### SEITENAUSZUG:
══════════
9. Oktober 2012
Initiative „Auf geht’s – faires Entgelt für Frauen“
Die Lücke schließen
Erfahrung und eine gute Ausbildung schützen Frauen nicht vor niedrigerer Bezahlung im Vergleich zu ihren männlichen Kollegen. In diesem Jahr haben Männer bereits am 9. Oktober so viel verdient, wie Frauen erst am Jahresende. Durchschnittlich liegt das Entgelt von Frauen etwa 22 Prozent zurück.

Gute Abschlüsse, steigende Erfahrung oder dieselben Anforderungen im Job – das alles nutzt Frauen nichts. Sie werden im Vergleich zu ihren männlichen Kollegen schlechter bezahlt. Im Durchschnitt liegen die Frauenentgelte 22 Prozent unter denen der Männer. In Euro ausgedrückt ist das ein Unterschied von 647 Euro im Monat. Während Männer im Jahr 2011 durchschnittlich auf einen Bruttoverdienst von 3508 Euro im Monat kommen, verdienten Frauen 2861 Euro.


Der 9. Oktober – das ist 2012 der Tag, an dem Männer bereits so viel Geld auf ihrem Gehaltskonto haben, wie Frauen erst am Ende dieses Kalenderjahres. Selbst wenn man herausrechnet, dass die typischen „Frauenberufe“, wie Friseurin, Krankenschwester oder Büroassistentin schlechter bezahlt werden. Oder dass Frauen häufiger in Teilzeit oder in Minijobs arbeiten. Die Lücke bleibt. Zudem spielt es eine Rolle, dass Männer häufiger als Frauen Karriere machen und in der Hierarchie aufsteigen. Auch beim Vergleich von Führungskräften fallen Frauen zurück. Dann liegt die Entgeltlücke sogar bei rund 30 Prozent. Das hat das Statistische Bundesamt vor kurzem errechnet.



Diese Ungerechtigkeit gibt es schon so lange, wie Frauen einer bezahlten Arbeit nachgehen. 1903/1904 bekamen Frauen im Schnitt 13 Mark in der Woche. Männer verdienten das Doppelte. Damals streikten die Crimmitschauer Textilarbeiterinnen und Textilarbeiter für gerechte Bezahlung. Seither sind mehr als 100 Jahre vergangen. Wenn die Angleichung der Gehälter in diesem Tempo weitergeht, dauert es noch weitere 90 Jahre, bis Frauen dasselbe verdienen wir Männer. Diese Lücke, das sogenannte Gender-Pay-Gap, ist seither zwar kleiner geworden. Doch die Differenz liegt in Deutschland noch immer bei 22 Prozent. Während in anderen europäischen Staaten die Entgeltlücke kleiner geworden ist, vergrößert sie sich in Deutschland.
══════════
### EXTRAHIERTE DATENSÄTZE:
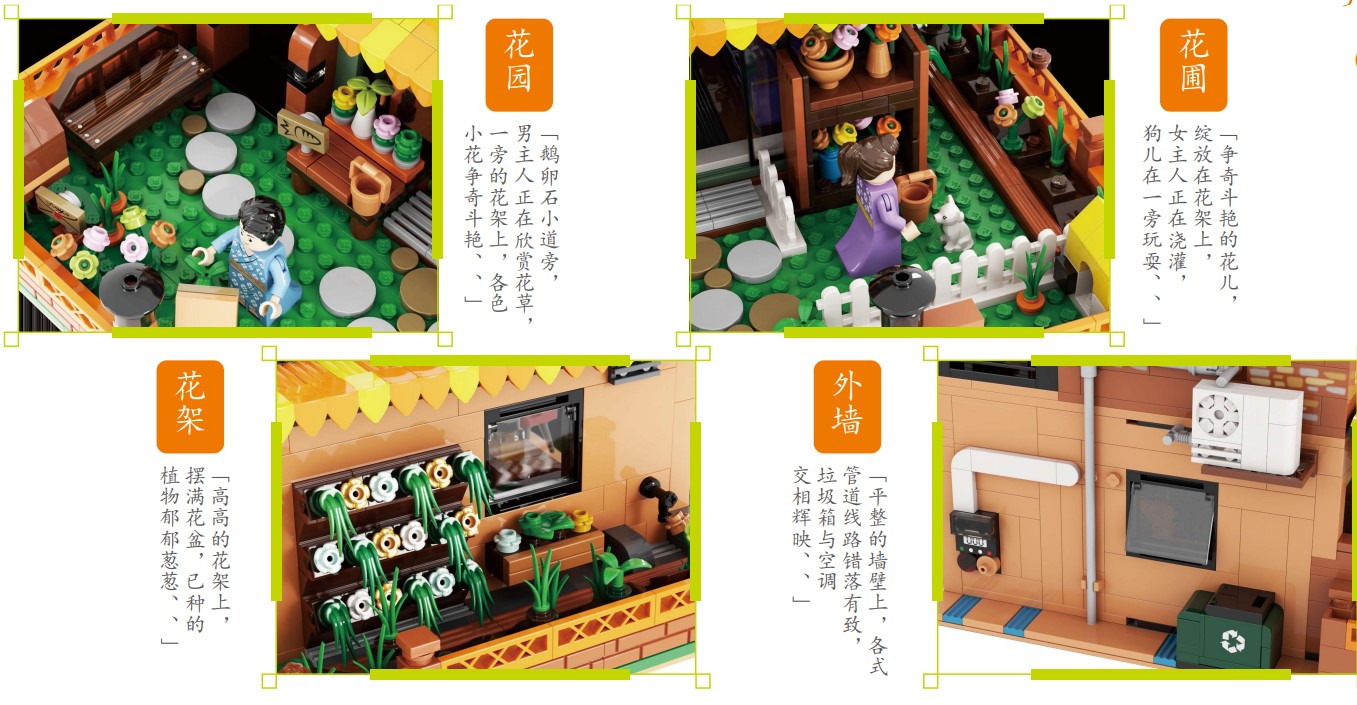 花园

「鹅卵石小道旁，男主人正在欣赏花草，一旁的花架上，各色小花争奇斗艳、、」

花圃

「争奇斗艳的花儿，绽放在花架上，女主人正在浇灌，狗儿在一旁玩耍、、」

花架

「高高的花架上，摆满花盆，已种的植物郁郁葱葱、、」

外墙

「平整的墙壁上，各式管道线路错落有致，垃圾箱与空调交相辉映、、」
══════════
### AUFGABENBESCHREIBUNG:
Gib aus dem Seitenauszug den Abschnitt wortgetreu wieder, der mit „Gute Abschlüsse, steigende“ beginnt und sich bis einschließlich „Frauen 2861 Euro.“ fortsetzt. Die Datensätze stehen in keinem Zusammenhang mit dem Seitenauszug.

### LÖSUNG:
Gute Abschlüsse, steigende Erfahrung oder dieselben Anforderungen im Job – das alles nutzt Frauen nichts. Sie werden im Vergleich zu ihren männlichen Kollegen schlechter bezahlt. Im Durchschnitt liegen die Frauenentgelte 22 Prozent unter denen der Männer. In Euro ausgedrückt ist das ein Unterschied von 647 Euro im Monat. Während Männer im Jahr 2011 durchschnittlich auf einen Bruttoverdienst von 3508 Euro im Monat kommen, verdienten Frauen 2861 Euro.